Employment conditions improve for Australian geoscientists

Employment prospects for Australian geoscientists improved during the first quarter of 2017, according to the Australian Institute of Geoscientist’s latest employment survey.

Unemployment amongst geoscientists during the survey period was 12.1 per cent, down from 14.4 per cent in the fourth quarter of 2016. Underemployment – geoscientists unable to secure their desired level of self-employment – was 18.3 per cent, down from 19.5 per cent in the previous quarter.

The ‘real’ unemployment rate – unemployed geoscientists and underemployed geoscientists able to achieve less than 25 per cent of their desired workload – was 21.7 per cent, down from 24.5 per cent in the final quarter of 2016.

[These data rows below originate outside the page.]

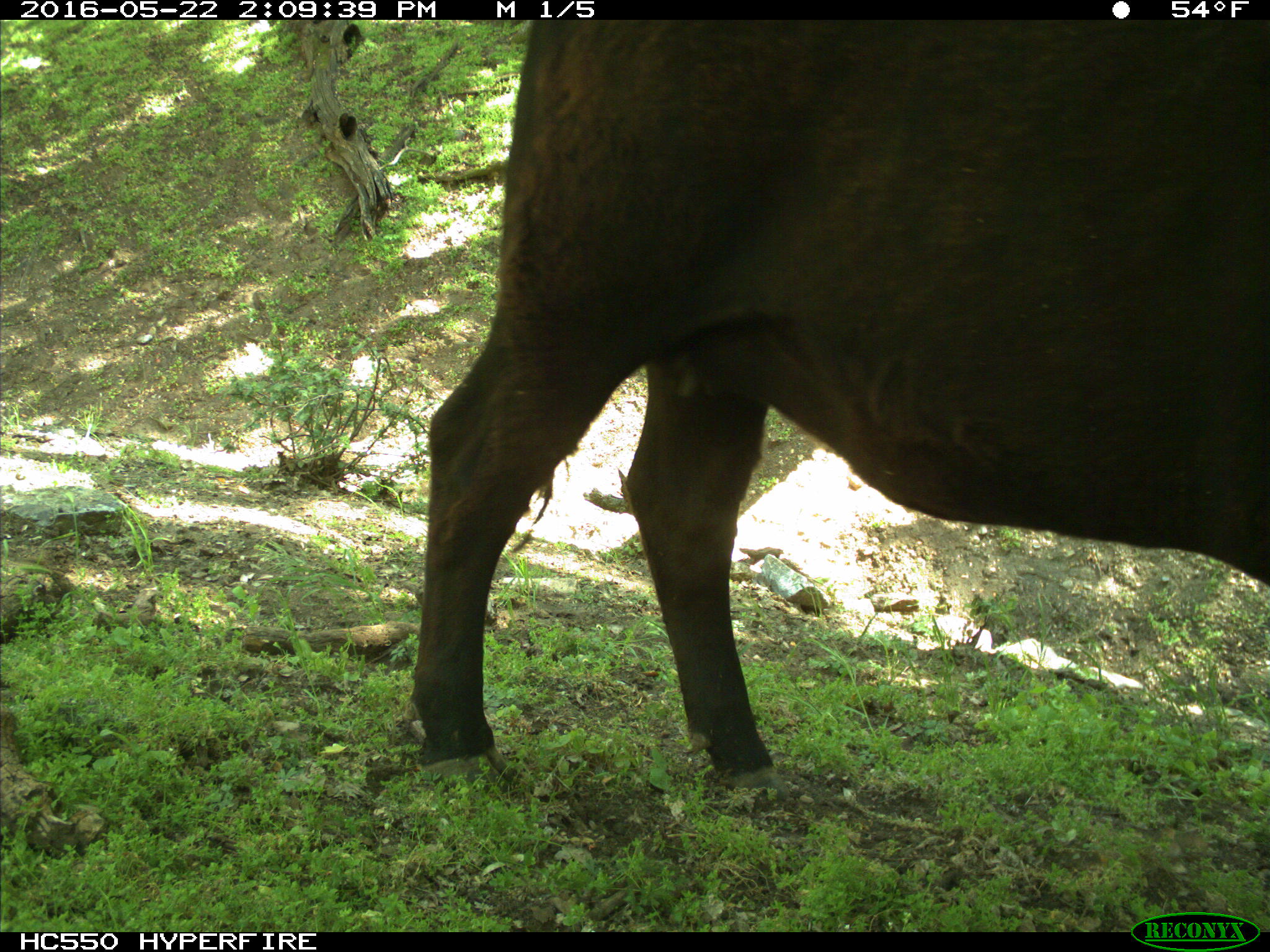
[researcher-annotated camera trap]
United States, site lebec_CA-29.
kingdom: Animalia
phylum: Chordata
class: Mammalia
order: Artiodactyla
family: Bovidae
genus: Bos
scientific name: Bos taurus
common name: domestic cow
Bos taurus (domestic cow).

The proportion of geoscientists seeking to leave their profession to seek work fell from 11.4 per cent in the final quarter of 2016 to 7.9 per cent in the latest survey.

An improvement in both unemployment and underemployment has now been evident in three of the past four surveys, supporting anecdotal evidence of a modest upturn in industry activity evident over the past year.

The unemployment rate in the first quarter of 2016 was 19.5 per cent and the corresponding underemployment rate was 23.4 per cent.

On a state by state basis, the unemployment rate ranged from 6.9 per cent in New South Wales and the ACT to 14.8 per cent in Queensland. The underemployment rate was lowest in Victoria at 10.7 per cent and highest in South Australia at 28.6 per cent.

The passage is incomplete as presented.